> _Input material_
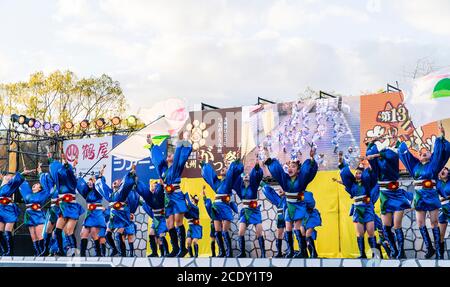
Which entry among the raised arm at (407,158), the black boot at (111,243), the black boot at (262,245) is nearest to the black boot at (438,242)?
the raised arm at (407,158)

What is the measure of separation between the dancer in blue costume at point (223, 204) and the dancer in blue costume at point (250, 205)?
0.19 metres

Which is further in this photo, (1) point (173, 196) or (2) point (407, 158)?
(1) point (173, 196)

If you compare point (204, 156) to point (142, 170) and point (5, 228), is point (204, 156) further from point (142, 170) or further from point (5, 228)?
point (5, 228)

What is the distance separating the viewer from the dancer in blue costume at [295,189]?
38.2 ft

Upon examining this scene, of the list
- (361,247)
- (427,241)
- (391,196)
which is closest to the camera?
(427,241)

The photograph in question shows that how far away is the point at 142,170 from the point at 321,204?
4.42 meters

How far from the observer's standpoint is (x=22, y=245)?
16.0 meters

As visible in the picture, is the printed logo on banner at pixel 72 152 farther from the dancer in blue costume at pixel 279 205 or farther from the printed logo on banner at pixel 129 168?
the dancer in blue costume at pixel 279 205

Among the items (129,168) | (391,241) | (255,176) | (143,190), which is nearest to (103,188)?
(129,168)

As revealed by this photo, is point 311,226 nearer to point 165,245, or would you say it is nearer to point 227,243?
point 227,243

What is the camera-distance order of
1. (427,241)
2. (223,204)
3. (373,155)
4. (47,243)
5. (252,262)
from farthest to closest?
1. (47,243)
2. (223,204)
3. (373,155)
4. (427,241)
5. (252,262)

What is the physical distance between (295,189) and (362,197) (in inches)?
46.0

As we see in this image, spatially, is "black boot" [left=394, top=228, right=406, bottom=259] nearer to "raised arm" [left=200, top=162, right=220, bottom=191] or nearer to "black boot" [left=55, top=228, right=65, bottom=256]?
"raised arm" [left=200, top=162, right=220, bottom=191]

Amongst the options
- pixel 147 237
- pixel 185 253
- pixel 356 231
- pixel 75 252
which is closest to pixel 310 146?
pixel 356 231
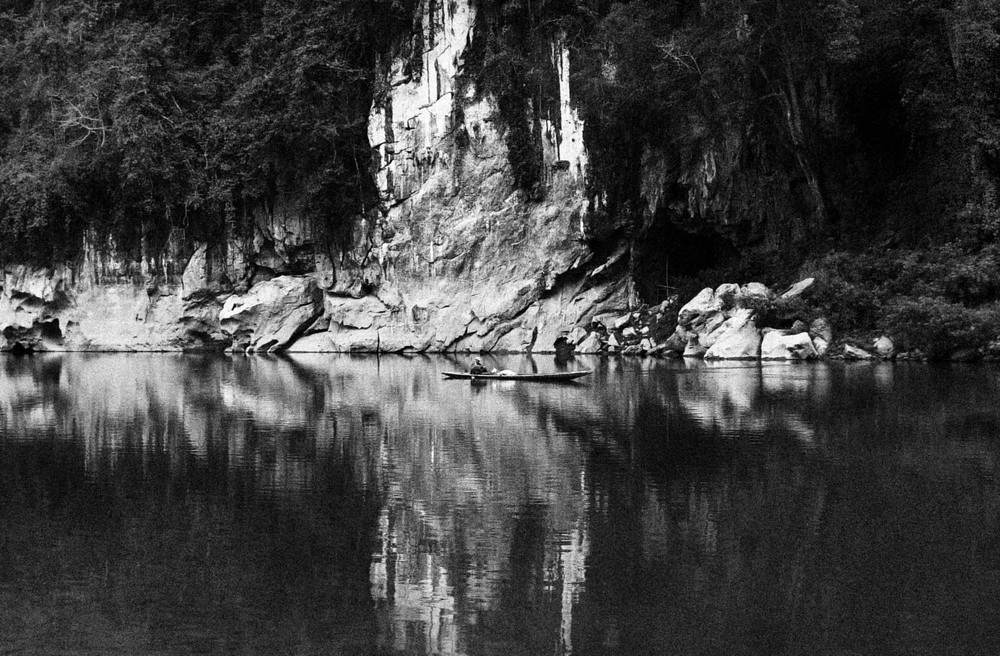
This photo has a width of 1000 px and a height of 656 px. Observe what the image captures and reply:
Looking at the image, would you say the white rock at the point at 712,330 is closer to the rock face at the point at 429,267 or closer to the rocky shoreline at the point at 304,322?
the rocky shoreline at the point at 304,322

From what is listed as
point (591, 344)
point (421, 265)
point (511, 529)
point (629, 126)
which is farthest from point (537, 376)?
point (511, 529)

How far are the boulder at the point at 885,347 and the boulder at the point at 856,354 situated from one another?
0.28 meters

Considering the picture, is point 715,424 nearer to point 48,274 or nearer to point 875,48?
point 875,48

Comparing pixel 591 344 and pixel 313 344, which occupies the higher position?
pixel 313 344

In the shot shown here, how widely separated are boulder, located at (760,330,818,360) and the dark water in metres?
9.99

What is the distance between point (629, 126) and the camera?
3738 centimetres

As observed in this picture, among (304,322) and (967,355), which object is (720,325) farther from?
(304,322)

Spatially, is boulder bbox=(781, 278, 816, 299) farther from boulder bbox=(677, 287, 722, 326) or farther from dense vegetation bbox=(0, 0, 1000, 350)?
boulder bbox=(677, 287, 722, 326)

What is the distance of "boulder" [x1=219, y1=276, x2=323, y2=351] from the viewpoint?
136ft

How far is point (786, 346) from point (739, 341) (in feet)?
4.47

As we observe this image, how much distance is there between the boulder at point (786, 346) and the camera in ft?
101

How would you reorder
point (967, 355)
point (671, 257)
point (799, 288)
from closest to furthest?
point (967, 355) → point (799, 288) → point (671, 257)

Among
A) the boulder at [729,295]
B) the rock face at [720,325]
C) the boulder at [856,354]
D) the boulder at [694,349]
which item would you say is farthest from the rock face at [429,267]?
the boulder at [856,354]

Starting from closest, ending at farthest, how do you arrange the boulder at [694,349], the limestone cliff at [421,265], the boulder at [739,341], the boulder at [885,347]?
1. the boulder at [885,347]
2. the boulder at [739,341]
3. the boulder at [694,349]
4. the limestone cliff at [421,265]
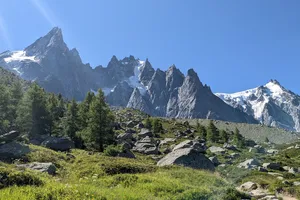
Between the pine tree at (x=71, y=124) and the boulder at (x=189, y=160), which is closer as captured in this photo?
the boulder at (x=189, y=160)

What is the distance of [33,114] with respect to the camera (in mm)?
47906

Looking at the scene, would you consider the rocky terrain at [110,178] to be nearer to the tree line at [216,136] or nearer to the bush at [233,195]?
the bush at [233,195]

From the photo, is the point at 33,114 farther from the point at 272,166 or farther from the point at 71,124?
the point at 272,166

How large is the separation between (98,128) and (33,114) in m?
12.7

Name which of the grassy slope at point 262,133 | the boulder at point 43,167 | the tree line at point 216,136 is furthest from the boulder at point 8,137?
the grassy slope at point 262,133

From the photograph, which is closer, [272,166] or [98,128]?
[98,128]

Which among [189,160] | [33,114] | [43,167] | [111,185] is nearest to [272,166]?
[189,160]

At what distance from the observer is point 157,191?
14.9m

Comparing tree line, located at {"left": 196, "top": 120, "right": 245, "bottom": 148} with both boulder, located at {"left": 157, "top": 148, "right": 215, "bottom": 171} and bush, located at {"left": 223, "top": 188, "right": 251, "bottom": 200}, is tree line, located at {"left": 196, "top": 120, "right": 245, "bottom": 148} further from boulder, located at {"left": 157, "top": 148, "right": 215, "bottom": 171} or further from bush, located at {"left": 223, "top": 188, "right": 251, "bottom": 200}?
bush, located at {"left": 223, "top": 188, "right": 251, "bottom": 200}

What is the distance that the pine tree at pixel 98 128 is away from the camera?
43.4 meters

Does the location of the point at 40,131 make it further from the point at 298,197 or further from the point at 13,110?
the point at 298,197

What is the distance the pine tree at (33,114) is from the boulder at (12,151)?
22495mm

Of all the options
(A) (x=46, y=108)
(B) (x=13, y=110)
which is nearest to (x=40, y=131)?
(A) (x=46, y=108)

> _Task objective_
Express the listing above, from the line containing "What is the camera-distance order of" through the line containing "3738 centimetres", as a Markdown table with the columns Row and Line. Put each line in its own numbered row, skip blank lines, and leave out the pictures.

> _Result below_
| Row | Line |
|---|---|
| 1 | What is the camera-distance order of |
| 2 | 1. (427,241) |
| 3 | 2. (223,204) |
| 4 | 3. (373,155) |
| 5 | 4. (47,243) |
| 6 | 5. (252,262) |
| 7 | from farthest to closest? |
| 8 | 1. (47,243) |
| 9 | 2. (223,204) |
| 10 | 3. (373,155) |
| 11 | 4. (427,241) |
| 12 | 5. (252,262) |
| 13 | What is the physical distance between (295,189) and (362,197) (in inches)? |
| 14 | 46.0 |
| 15 | As we see in this image, spatially, is "black boot" [left=394, top=228, right=406, bottom=259] nearer to "raised arm" [left=200, top=162, right=220, bottom=191] or nearer to "black boot" [left=55, top=228, right=65, bottom=256]? |
| 16 | "raised arm" [left=200, top=162, right=220, bottom=191] |
| 17 | Amongst the options |
| 18 | - pixel 147 237 |
| 19 | - pixel 185 253 |
| 20 | - pixel 356 231 |
| 21 | - pixel 75 252 |
| 22 | which is closest to pixel 310 146? |
| 23 | pixel 356 231 |
| 24 | This photo has a width of 1000 px and a height of 656 px. Observe what the image captures and reply: |
| 25 | Looking at the image, would you say the white rock at the point at 712,330 is closer to the rock face at the point at 429,267 or closer to the rocky shoreline at the point at 304,322? |
| 26 | the rocky shoreline at the point at 304,322 |
| 27 | From what is listed as |
| 28 | point (591, 344) |
| 29 | point (421, 265) |
| 30 | point (511, 529) |
| 31 | point (629, 126) |
| 32 | which is farthest from point (537, 376)? |
| 33 | point (511, 529) |
| 34 | How far are the boulder at the point at 885,347 and the boulder at the point at 856,354 situated from one another? |
| 35 | 0.28 meters |
| 36 | Considering the picture, is point 715,424 nearer to point 48,274 or nearer to point 875,48? |
| 37 | point 875,48 |
| 38 | Comparing pixel 591 344 and pixel 313 344, which occupies the higher position? |
| 39 | pixel 313 344 |
| 40 | In the shot shown here, how widely separated are boulder, located at (760,330,818,360) and the dark water in metres? |
| 41 | 9.99 |
| 42 | What is the distance between point (629, 126) and the camera? |
| 43 | 3738 centimetres |